Following the young person’s 18th birthday, the legal basis on which they live in the foster home changes (the legal term is that the young person becomes an ‘excluded licensee’ lodging in the home) - this does not mean that the young person will be treated differently than when they were fostered. The supported accommodation provider (carer) will however be required to have a particular focus on further developing independent living skills with the young person as well as supporting the development of emotional resilience.

The accommodation officer with the 18 plus service will visit the foster carer and explain in more detail the requirements, expectations of providing supported accommodation from the time the young person is 18 years of age. Advice and support will also be given to the young person to ensure that they claim all state benefits they are entitled to, including Housing benefit.

The payments made for these placements plus the requirements on the young person to pay rent, utilities bills and if required the provision of food will be fully explained.

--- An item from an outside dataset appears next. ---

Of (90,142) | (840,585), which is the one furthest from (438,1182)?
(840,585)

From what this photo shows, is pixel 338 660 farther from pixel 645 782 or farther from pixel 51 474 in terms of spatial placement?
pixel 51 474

Once the young person reaches 18 years of age they will transfer to the 18plus service and will be allocated a Personal Advisor. The Personal Advisor will continue to provide ongoing support and advice to the young person until they reach 21 years of age or until the completion of a Higher Education course. Advice and support will also be available by the personal advisor to the supported accommodation provider (carer).

The supported accommodation provider (carer) will be given the opportunity to access all training opportunities provided for the Supported Accommodation providers as well as accessing support groups.

Placements can be maintained as supported lodgings until the young person reaches 21 years of age or until the end of a Higher education course.

Although Fostering Regulations do not apply to these situations there may be certain checks carried out over time. The Local Authority will need to assess and consider the appropriateness of these checks particularly where the young person is the only person living with you and it is not envisaged that further children will be placed.